* **Textabschnitt**
════════
Samstag, 19. Dezember 2020

🥣 Hiltibold backt römisch: Opferfladen / Libum à la Cato


Über den Autor

Der im 3./2. Jh. v. Chr. lebende römische Politiker Marcus Porcius Cato der Ältere ging mit einem berühmt-berüchtigten Satz in die Geschichte ein, den er an das Ende jeder seiner politischen Reden angefügt haben soll:

"Ceterum censeo Carthaginem esse delendam" 
(„Im Übrigen bin ich der Meinung, dass Karthago zerstört werden muss“).

Cato war allerdings viel mehr als nur ein ultraharter Politknochen. Er betätigte sich nämlich auch als Autor. Sein vielleicht bekanntestes, für die moderne Geschichtsforschung aber auf jeden Fall nützlichstes Werk ist "De agri cultura" ("Über die Landwirtschaft"). Darin widmet er sich in umfassender Weise den landwirtschaftlichen Methoden seiner Zeit, streift jedoch auch andere Bereiche wie etwa die römische Küche. In diesem Zusammenhang wird ein Rezept für Libum erwähnt. Wer im Alten Rom Geburtstag hatte, brachte diesen Fladen seinem persönlichen Genius (einer Art Schutzengel) als Opfer dar. Daher rührt auch die dafür gängige deutsche Bezeichnung "Opferfladen", obschon das Libum auch in anderen Zusammenhängen verspeist worden ist. Vorstellbar wären etwa die Saturnalien, die möglicherweise bis zu einem gewissen Grad Vorbild für das in wenigen Tagen wieder bevorstehende christliche Weihnachtsfest waren. 


Catos Rezept

Ein Libum mache wie folgt:
Man zerstampfe 2 Pfund Käse gut in einem Mörser. Nachdem man ihn zerstampft hat, gebe man 1 Pfund Weizenmehl oder, wenn das Libum flacher werden soll, nur ein halbes Pfund Weizenmehl dazu und vermenge es gut mit dem Käse. Gib ein Ei hinzu und menge dieses gut ein. Daraus forme den Fladen, lege Blätter darunter und backe ihn auf warmem Herd bei mäßiger Hitze unter einer warmen Tonschüssel.
Cato d. Ä., De agri cultura, 84

- Das römische Pfund entspricht gut 325g. Selbstverständlich kann man die Menge dieses sehr einfachen Rezepts variieren, solange das Verhältnis der Zutaten zueinander ungefähr gleich bleibt. 

- Hinsichtlich des Käses ist wohl ein salziger Hartkäse gemeint - der die einzige Möglichkeit in der Antike darstellte, Milch für eine längere Zeit haltbar zu machen. Heutzutage bietet sich der auf Schafsmilch basierende Pecorino an. Er ist in vielen Supermärkten z.T. schon in geriebener Form erhältlich (blöderweise nicht in meinem, sodass ich deshalb zu einem Einkaufszentrum fahren musste).
Im Netz findet man auch Rezept-Varianten mit Feta bzw. weichem Schafskäse. Allerdings würde es wenig Sinn machen, diese Art Käse in einem Mörser gut zu zerstampfen (wir können heute auch eine Reibe verwenden) - wie das ja Cato explizit verlang. Stattdessen wäre es problemlos möglich, ihn direkt ins Mehl einzukneten. Daher will mir Weichkäse für dieses Libum-Rezept wenig authentisch erscheinen.
════════
* **Vorliegende Auflistung**
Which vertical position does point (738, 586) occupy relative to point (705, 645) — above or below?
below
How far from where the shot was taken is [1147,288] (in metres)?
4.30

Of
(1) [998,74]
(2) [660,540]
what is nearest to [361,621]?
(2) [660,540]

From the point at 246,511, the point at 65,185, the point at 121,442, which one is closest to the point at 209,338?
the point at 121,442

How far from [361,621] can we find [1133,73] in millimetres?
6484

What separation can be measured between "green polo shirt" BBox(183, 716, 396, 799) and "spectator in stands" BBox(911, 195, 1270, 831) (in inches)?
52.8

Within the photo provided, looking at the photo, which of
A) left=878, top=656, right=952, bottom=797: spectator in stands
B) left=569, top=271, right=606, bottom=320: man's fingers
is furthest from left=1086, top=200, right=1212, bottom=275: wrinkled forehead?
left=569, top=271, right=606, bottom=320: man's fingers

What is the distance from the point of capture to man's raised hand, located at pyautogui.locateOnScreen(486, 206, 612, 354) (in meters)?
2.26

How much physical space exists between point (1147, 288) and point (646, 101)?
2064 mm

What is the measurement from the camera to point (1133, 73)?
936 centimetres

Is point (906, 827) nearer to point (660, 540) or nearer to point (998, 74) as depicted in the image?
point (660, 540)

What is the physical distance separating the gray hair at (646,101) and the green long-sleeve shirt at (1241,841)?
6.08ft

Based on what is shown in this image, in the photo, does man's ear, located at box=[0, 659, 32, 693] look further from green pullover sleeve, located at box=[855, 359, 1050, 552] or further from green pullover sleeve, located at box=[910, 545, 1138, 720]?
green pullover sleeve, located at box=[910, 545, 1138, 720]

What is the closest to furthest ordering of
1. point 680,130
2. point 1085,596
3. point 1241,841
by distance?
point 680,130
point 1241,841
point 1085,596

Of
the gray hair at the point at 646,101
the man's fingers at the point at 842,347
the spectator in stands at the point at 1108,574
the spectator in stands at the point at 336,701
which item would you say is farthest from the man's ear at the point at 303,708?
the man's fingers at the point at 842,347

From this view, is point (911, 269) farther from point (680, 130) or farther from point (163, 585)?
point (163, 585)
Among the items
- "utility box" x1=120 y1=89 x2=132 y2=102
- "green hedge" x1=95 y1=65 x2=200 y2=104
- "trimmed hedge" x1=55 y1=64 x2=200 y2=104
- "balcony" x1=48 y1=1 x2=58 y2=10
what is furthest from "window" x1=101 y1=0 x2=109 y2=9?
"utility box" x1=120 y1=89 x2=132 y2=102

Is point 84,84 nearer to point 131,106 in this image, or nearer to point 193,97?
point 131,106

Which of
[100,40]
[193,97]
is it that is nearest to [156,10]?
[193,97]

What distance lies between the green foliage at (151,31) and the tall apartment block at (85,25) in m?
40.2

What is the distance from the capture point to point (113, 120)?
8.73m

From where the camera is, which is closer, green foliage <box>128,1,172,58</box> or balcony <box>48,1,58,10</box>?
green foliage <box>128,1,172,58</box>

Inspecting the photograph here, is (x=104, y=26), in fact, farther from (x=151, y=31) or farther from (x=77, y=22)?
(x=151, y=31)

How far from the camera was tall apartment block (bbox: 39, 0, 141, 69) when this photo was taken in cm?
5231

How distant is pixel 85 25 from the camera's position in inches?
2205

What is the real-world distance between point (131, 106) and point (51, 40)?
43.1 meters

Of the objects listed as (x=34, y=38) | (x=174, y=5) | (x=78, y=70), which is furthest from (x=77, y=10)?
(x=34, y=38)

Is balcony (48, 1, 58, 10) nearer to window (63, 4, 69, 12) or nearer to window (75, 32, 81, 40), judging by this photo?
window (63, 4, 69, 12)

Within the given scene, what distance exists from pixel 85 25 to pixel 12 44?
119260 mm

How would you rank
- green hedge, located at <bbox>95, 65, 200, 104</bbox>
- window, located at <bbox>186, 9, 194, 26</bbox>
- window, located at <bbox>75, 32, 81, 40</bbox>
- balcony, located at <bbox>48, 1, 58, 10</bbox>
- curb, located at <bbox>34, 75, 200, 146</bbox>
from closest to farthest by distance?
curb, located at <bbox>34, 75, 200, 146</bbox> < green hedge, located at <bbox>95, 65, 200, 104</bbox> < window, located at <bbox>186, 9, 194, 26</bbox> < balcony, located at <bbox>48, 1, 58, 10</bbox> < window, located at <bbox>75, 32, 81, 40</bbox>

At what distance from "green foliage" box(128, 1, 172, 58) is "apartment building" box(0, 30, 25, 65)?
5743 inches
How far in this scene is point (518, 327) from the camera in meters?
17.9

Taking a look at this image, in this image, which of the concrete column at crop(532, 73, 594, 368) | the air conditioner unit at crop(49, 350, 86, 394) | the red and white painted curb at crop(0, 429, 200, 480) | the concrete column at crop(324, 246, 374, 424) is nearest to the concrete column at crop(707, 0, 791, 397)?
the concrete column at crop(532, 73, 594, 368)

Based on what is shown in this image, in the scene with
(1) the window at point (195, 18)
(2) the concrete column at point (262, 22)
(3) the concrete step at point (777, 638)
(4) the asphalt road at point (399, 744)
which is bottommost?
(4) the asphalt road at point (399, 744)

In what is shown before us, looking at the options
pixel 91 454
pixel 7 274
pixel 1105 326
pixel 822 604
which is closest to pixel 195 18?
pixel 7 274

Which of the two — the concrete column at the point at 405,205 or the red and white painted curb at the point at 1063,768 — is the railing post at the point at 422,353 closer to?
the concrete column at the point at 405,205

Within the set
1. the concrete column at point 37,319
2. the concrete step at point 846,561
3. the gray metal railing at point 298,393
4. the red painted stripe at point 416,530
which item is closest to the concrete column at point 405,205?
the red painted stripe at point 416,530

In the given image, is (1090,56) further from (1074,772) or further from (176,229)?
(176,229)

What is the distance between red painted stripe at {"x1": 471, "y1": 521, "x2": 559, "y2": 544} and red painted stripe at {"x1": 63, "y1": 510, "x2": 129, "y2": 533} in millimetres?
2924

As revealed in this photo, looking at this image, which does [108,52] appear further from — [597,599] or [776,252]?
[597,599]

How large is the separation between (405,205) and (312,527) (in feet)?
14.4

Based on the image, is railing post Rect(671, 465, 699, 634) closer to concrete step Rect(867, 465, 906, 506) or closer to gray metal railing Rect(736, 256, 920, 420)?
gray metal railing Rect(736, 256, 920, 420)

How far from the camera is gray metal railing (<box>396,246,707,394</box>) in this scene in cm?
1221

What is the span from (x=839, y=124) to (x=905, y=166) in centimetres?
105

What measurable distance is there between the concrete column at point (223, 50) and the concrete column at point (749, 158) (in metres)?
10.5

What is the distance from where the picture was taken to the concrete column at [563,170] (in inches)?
════════
* **Aufgabenstellung**
Beantworten Sie anhand des Textes über das römische Libum diese Fragen:
(a) Wem brachte man im Alten Rom den Fladen am Geburtstag als Opfer dar?
(b) Wie viel Weizenmehl gibt man nach Catos Rezept hinzu, wenn das Libum flacher werden soll?
(c) Welcher Käse bietet sich laut Text heutzutage an?
Die Auflistung stammt aus einer anderen Quelle als der Text.

* **Lösung**
(a) Seinem persönlichen Genius, einer Art Schutzengel.
(b) Nur ein halbes Pfund Weizenmehl.
(c) Der auf Schafsmilch basierende Pecorino.